The presentation also included information about Hydro, an energy-enhanced, non-carbonated hydration drink which is positioned to compete with Mtn Dew Kickstart when it launches in three flavors in spring 2017. Sacks explained that Hydro’s characteristics have the potential to broaden Monster’s overall use occasion, consumer demographic and shelf-space.
“We think it does justice to what we are trying to do,” Sacks said, adding that he saw Hydro being shelved in the same cooler as hydration beverages with some functional element, such as Bai and BodyArmor, rather than energy drinks, sports drinks or bottled water.

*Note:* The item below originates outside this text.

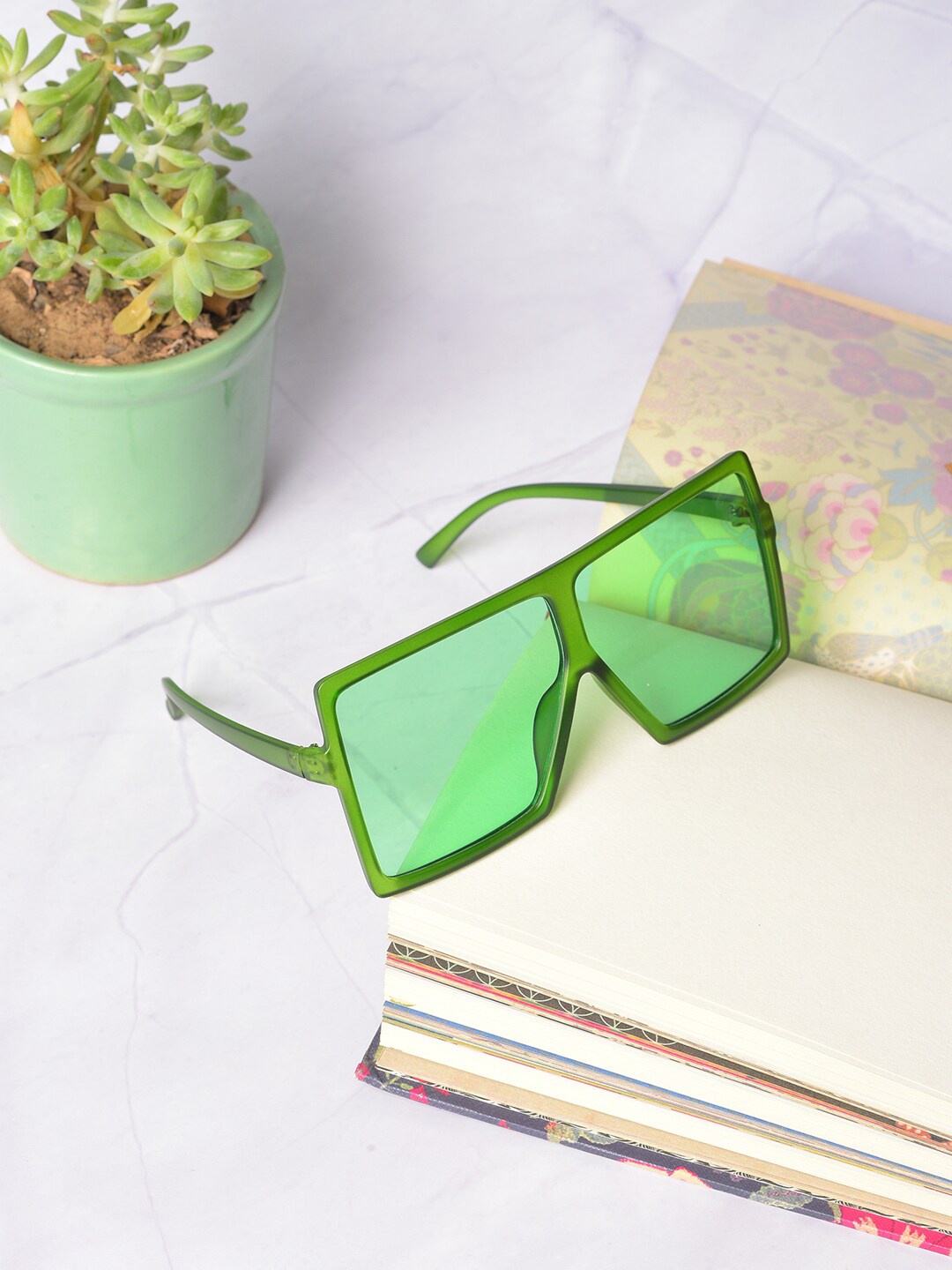 HAUTE SAUCE by Campus Sutra Women Green Lens & Green Oversized Sunglasses with Polarised Lens
HAUTE SAUCE by Campus Sutra Women Green Lens & Green Oversized Sunglasses with Polarised Lens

The company also discussed domestic production issues related to its Monster Java line, which resulted in an inability to fully meet demand in the last few months. Sacks said that shortages led to a 20 percent decrease for Java Monster in December, and that the production constraints cost Monster $20 million in lost revenues in the past quarter.
Looking to grow in the coffee category, Monster is also moving forward with plans to launch an energy drink made with espresso and cream that is an extension of the Java Monster line and referred to by Sacks as a direct competitor for Starbucks’ 6.5 oz. Double Shot Espresso drinks. The drink will be produced in Europe.
Java Monster’s manufacturing challenges in turn has affected the launch of Cafe Monster, a new RTD coffee beverage first reported by BevNET in October. Sacks explained that the product’s debut has been pushed back because its slower pace of packaging would force the company to curtail production of Java Monster.
“Java Monster is an established brand that is growing, so it didn’t make sense to limit production and then try and introduce something that’s new,” Sacks said. Instead, he said Monster plans to produce Cafe Monster in Europe and build up inventory ahead of its projected launch in the second half of 2017 and then transition to domestic manufacturing once production issues are settled.
Sacks also gave investors an update on Monster’s long-term efforts to fully integrate its global distribution into the Coca-Cola network. After transitioning distribution in 12 countries to 2015, the company transferred an additional 25 countries to the Coke system this past year and has about 20 remaining, said Sacks.
Monster’s $690 million acquisition of its longtime partner American Fruits and Flavors (AFF), first reported in February, was also touted as a significant achievement during the investor call. Sacks said the decision to purchase AFF, the flavor house which has developed Monster’s flagship energy drink flavor and others for the company, puts the company in a position “to work closely with [AFF] to develop new products and new flavors and potentially lowering the cost of goods even further.”
The contents of Monster’s investor call, however, did not have a major impact on some financial analysts’ projections for the company. In Wells Fargo Securities’ “Beverage Buzz” report, Bonnie Herzog, managing director for equity research at the investment, wrote that after the investor meeting the firm “came away with our cautious view unchanged.” Higher marketing spend to drive growth, margin dilution and overall deceleration of the energy category at retail were cited as reasons.
On TheStreet.com, writer Chris Laudani said that investors may be wary of Monster in the wake of U.S. case volume growth estimates being downgraded from 8 percent to 6 percent. Judging fourth-quarter revenue estimates of $724 million, a 12.3 percent increase,
“To me, those estimates look high,” Laudani wrote. “I think the energy drink business is slowing faster than expected and analysts will be forced to cut estimates into next year. For example, in 2015 revenue grew just 8.9 percent. While analysts are expecting the Coca-Cola deal to jump start growth, I didn’t hear anything at the analyst meeting that would drive sales to double-digit percentage growth.”